▶ _Document segment_
++++++++++

When we had the opportunity we motored up the River Fal to the Truro River where we found a long midstream pontoon with rubbish bins. Here, we decided, would be the ideal place to wait for a weather window to cross the Bay of Biscay. It reminded us of our holidays on a cruiser on the Norfolk Broads, but we could well have been in the Amazon with all the greenery and strange noises of wildlife around us. In the end we stayed fifteen nights and despite the rain – and wow, does it rain in Cornwall! – enjoyed it immensely.
We had fantastic walks around Malpas, tried fishing with oysters and mussels (the fish were not impressed – not a single bite!), took our tender all the way to Truro where we could moor up right outside Tesco’s which made it easy to provision, followed England’s progress on the football (there was good internet connection on the pontoon), met fellow sailors and exchanged plans, checked on and prepared Cordelia for the crossing and took time out to relax.
Chapter Two: THE CROSSING
We must have read nearly all that has ever been written on the Bay of Biscay. We’d studied the charts, planned routes and of course kept an eye on weather and sea conditions. Finally, it looked like there was an opening. We consulted PredictWind, a weather routing software, looked at other forecasts and they all seemed to align. So we rigged our high-wind jib, tested our third reef, precooked a meal and made up a loaf of sandwiches, stocked up on easy-to-cook comfort food, water, fuel and gas, paid our fees and slipped our mooring in the Truro River at 9.00am on 13 July 2021. We motored down the river and an hour later waved good-bye to Pendennis Castle at Falmouth. We set sails starting with our usual combination of mainsail and genoa, but once the wind had increased sufficiently, we put a reef in the mainsail and swapped the genoa for the jib. This turned out to be a wonderful choice and we were whizzing along splendidly.

++++++++++

▶ _Provided records_
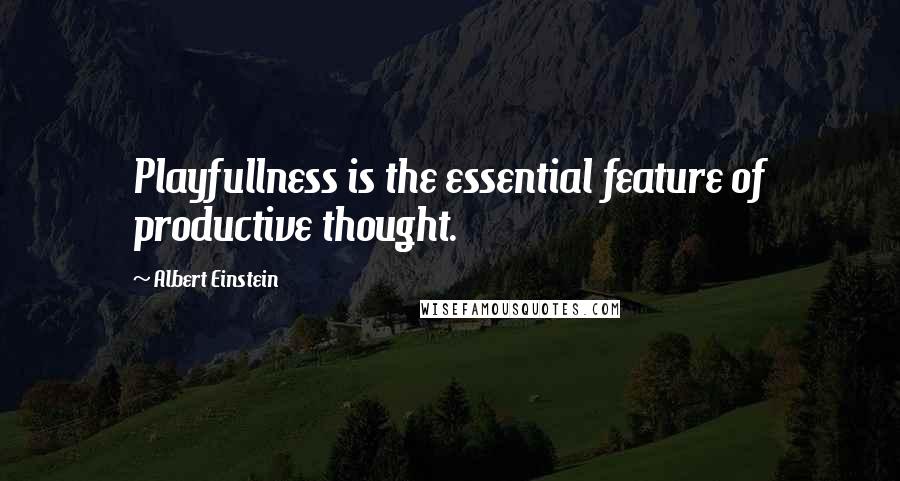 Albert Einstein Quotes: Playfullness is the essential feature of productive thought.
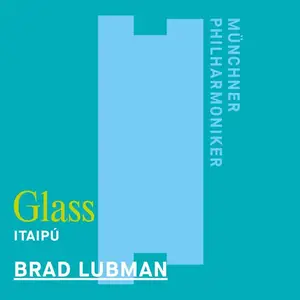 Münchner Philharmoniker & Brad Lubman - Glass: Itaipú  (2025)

++++++++++

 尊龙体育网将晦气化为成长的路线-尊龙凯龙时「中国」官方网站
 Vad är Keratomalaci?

++++++++++

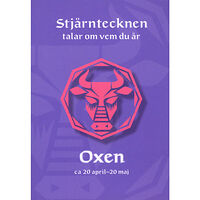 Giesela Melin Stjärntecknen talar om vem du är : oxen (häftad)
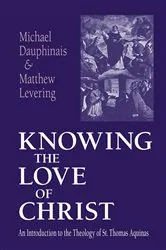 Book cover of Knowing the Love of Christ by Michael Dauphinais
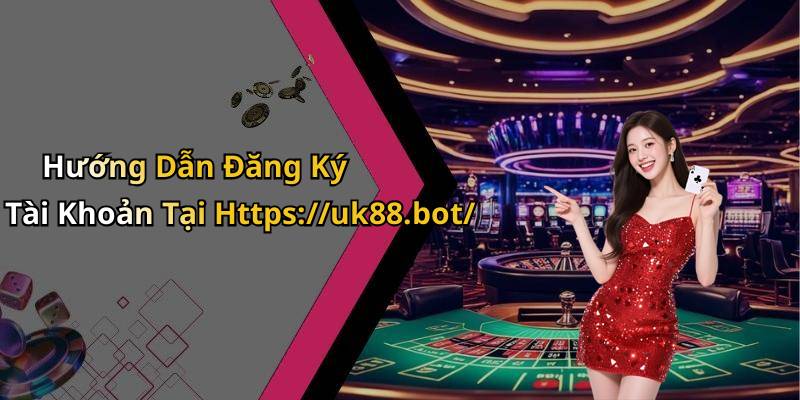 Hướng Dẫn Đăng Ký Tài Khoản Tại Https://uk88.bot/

++++++++++

▶ _Work instructions_
1. According to the sailing account, how many nights did the crew stay at the Truro River pontoon?
2. Return the stretch of the sailing account from "We had fantastic" through "out to relax.".
3. List everything the crew stocked up on before leaving the Truro River, according to the sailing account.

▶ _Solutions to the problems_
1. Fifteen nights

2.
We had fantastic walks around Malpas, tried fishing with oysters and mussels (the fish were not impressed – not a single bite!), took our tender all the way to Truro where we could moor up right outside Tesco’s which made it easy to provision, followed England’s progress on the football (there was good internet connection on the pontoon), met fellow sailors and exchanged plans, checked on and prepared Cordelia for the crossing and took time out to relax.

3.
- Easy-to-cook comfort food
- Water
- Fuel
- Gas